In grad school, I wrote a program that used a series of regular expressions to detect “writing smell” (analogous to code smell), i.e., telltale signs of bad writing and mistakes. The rules for smelliness were loosely based on one of my favorite writing how-to’s: Style: Toward Clarity and Grace by Joseph Williams.

The program took as input a text file and output was an annotated report with snippets of the offending bits. I used it for all my papers and found it really helpful, but the coding was very, um,  academic (i.e., written for use by the person who wrote it) and it was written in Mathematica [1], which was the language I knew best at the time. FWIW, here is my original version.

For a long time, I’ve wanted to port it to some other language and make it accessible and capable of receiving new rule contributions and explanations. To this end, I recently commissioned an oDesk contractor (utapyngo) to make a more polished, modular version in Python. I think he totally outdid himself. It’s got a nice modular model now that lets you easily incorporate new rules and he greatly improved upon my often-flawed regular expressions. Be forewarned—the documentation is non-existent and the rules aren’t explained, but I plan to take fix this over time, while I’m using it.

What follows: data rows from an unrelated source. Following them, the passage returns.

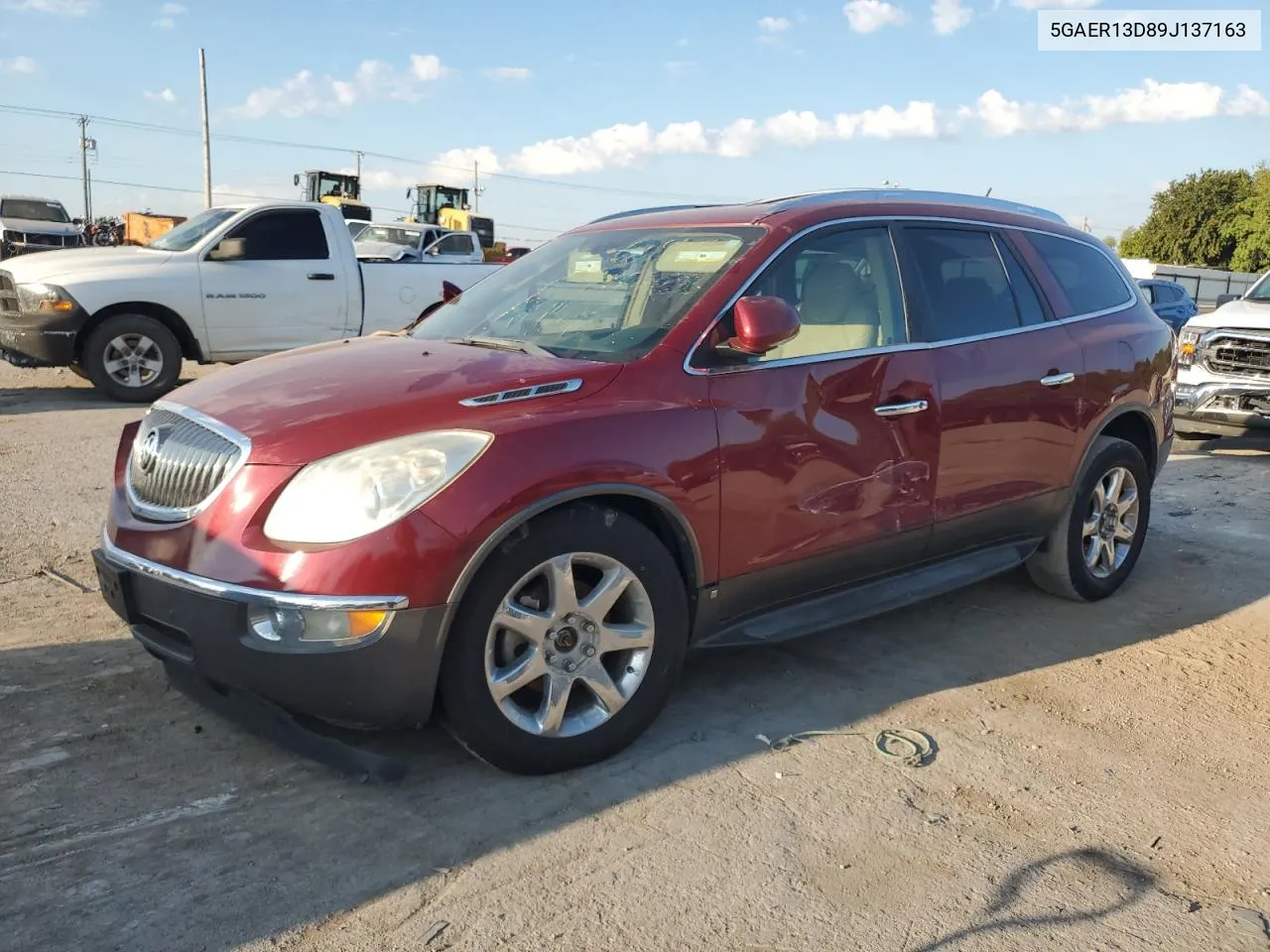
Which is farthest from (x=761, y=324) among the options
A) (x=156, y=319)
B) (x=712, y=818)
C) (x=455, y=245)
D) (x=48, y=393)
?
(x=455, y=245)

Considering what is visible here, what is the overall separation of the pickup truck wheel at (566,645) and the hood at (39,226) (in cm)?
3211

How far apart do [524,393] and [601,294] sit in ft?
3.10

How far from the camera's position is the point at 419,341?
4.03 meters

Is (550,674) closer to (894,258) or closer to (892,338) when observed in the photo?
(892,338)

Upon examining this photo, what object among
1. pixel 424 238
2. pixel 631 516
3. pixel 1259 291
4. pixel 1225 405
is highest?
pixel 424 238

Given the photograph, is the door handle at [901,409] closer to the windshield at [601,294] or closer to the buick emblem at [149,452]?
the windshield at [601,294]

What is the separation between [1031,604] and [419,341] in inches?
126

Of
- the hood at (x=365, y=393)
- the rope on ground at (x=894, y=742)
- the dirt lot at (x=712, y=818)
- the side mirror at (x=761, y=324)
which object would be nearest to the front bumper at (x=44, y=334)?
the dirt lot at (x=712, y=818)

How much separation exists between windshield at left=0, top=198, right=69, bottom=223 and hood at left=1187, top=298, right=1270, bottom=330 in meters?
32.0

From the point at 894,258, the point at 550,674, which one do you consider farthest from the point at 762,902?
the point at 894,258

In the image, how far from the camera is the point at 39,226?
3053cm

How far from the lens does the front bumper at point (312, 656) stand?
2.88 m

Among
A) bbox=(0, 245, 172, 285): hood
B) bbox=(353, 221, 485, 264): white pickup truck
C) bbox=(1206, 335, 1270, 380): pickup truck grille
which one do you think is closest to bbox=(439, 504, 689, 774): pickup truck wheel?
bbox=(1206, 335, 1270, 380): pickup truck grille

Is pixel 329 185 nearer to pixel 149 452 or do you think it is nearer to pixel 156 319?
pixel 156 319
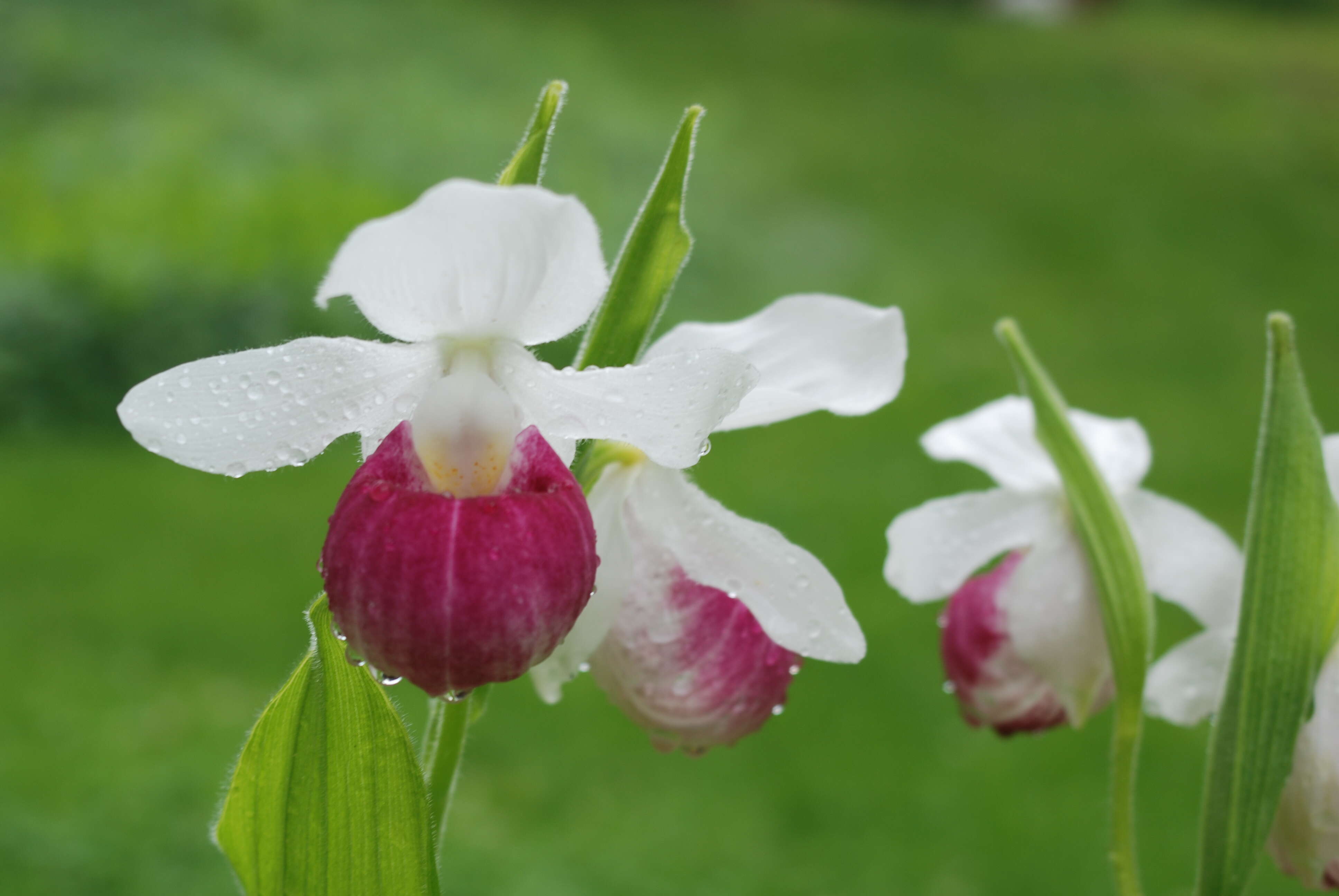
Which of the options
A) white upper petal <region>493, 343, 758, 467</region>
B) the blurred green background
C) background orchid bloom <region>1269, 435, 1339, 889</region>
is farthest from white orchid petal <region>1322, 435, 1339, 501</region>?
the blurred green background

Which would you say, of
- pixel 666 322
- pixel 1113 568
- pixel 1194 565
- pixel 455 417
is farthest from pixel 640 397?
pixel 666 322

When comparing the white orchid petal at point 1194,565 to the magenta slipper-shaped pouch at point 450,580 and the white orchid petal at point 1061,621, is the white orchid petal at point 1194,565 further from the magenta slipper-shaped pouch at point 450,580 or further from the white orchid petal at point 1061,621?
the magenta slipper-shaped pouch at point 450,580

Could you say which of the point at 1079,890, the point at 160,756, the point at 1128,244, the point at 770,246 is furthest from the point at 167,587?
the point at 1128,244

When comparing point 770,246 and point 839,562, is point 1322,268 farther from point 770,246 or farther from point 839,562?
point 839,562

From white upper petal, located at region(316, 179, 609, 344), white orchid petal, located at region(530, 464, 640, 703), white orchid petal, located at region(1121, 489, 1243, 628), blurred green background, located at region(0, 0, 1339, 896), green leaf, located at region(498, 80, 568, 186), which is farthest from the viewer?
blurred green background, located at region(0, 0, 1339, 896)

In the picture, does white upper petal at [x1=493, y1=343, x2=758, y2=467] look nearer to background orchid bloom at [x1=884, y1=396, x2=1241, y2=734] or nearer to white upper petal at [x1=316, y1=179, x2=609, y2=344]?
white upper petal at [x1=316, y1=179, x2=609, y2=344]

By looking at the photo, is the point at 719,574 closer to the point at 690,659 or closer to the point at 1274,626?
the point at 690,659

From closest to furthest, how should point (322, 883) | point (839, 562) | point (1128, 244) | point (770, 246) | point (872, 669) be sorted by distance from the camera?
point (322, 883), point (872, 669), point (839, 562), point (770, 246), point (1128, 244)

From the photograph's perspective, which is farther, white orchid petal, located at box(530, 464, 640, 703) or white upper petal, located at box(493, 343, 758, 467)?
white orchid petal, located at box(530, 464, 640, 703)
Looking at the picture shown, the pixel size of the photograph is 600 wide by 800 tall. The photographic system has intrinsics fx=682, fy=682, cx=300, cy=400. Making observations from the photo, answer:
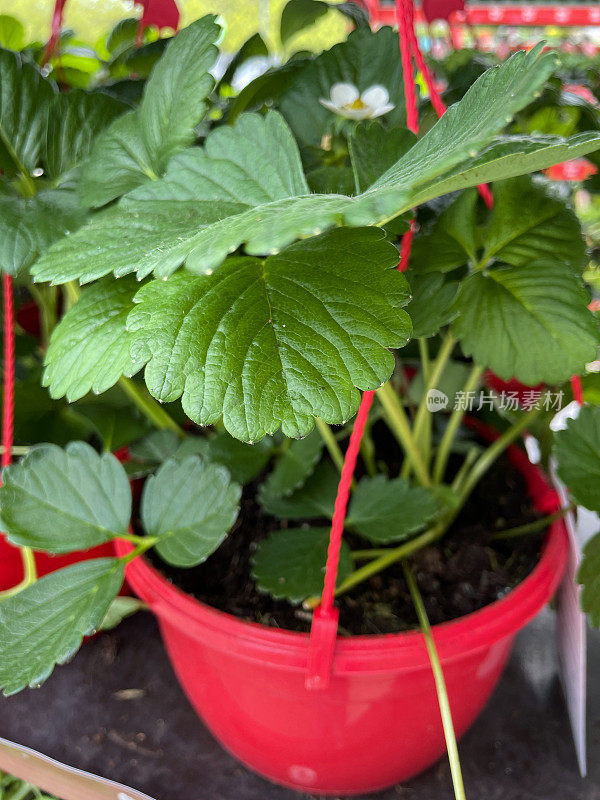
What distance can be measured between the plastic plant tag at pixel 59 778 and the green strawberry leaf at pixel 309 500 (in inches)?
8.4

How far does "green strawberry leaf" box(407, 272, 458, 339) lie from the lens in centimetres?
38

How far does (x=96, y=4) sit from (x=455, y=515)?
88 cm

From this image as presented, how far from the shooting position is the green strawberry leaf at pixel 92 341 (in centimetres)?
33

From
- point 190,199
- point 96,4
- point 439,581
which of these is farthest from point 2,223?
point 96,4

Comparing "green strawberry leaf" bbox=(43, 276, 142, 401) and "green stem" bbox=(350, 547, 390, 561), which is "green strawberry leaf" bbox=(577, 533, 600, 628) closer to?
"green stem" bbox=(350, 547, 390, 561)

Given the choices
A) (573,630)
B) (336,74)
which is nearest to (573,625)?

It’s open source (courtesy of oDesk, who paid the bills) and available here on github (live example output). To use it, just clone it, install the python package jinja2 and then do:

$ python wsd.py -o output_file.html your_masterpiece.tex

Here’s a screenshot of what the HTML output looks like, illustrating the a/an rule (i.e., that it’s “an ox” but “a cat”):

Note the statement of the rule, the patterns that it looks for and the snippets. It also has a hyperlink to the full text, which is available at the bottom of the document.

A few thoughts:

  1. If you’re interested in contributing (rules or features), let me know. 
  2. It might be nice to turn this into a web-service, though my instinct is that someone interested in algorithmically evaluating their LaTeX/structured text isn’t going to find cloning the repository & then running a script to be a big obstacle. And they probably don’t want to make their writing public.   
  3. A few weeks ago, I read this usethis profile of CS professor Matt Might. In the software section of the interview, he said that he had some shell scripts that do something similar. I haven’t really investigated, but maybe there’s ideas here worth incorporating. 

[1] When I told the other members of the oDesk Research / Match Team that I had code for doing this writing smell thing, they were impressed and wanted a copy; when I told them it was written in Mathematica, they thought this was hilarious and mocked me for several minutes. I tried to explain that Mathematica actually has great tools for pattern matching, but this fell on deaf ears.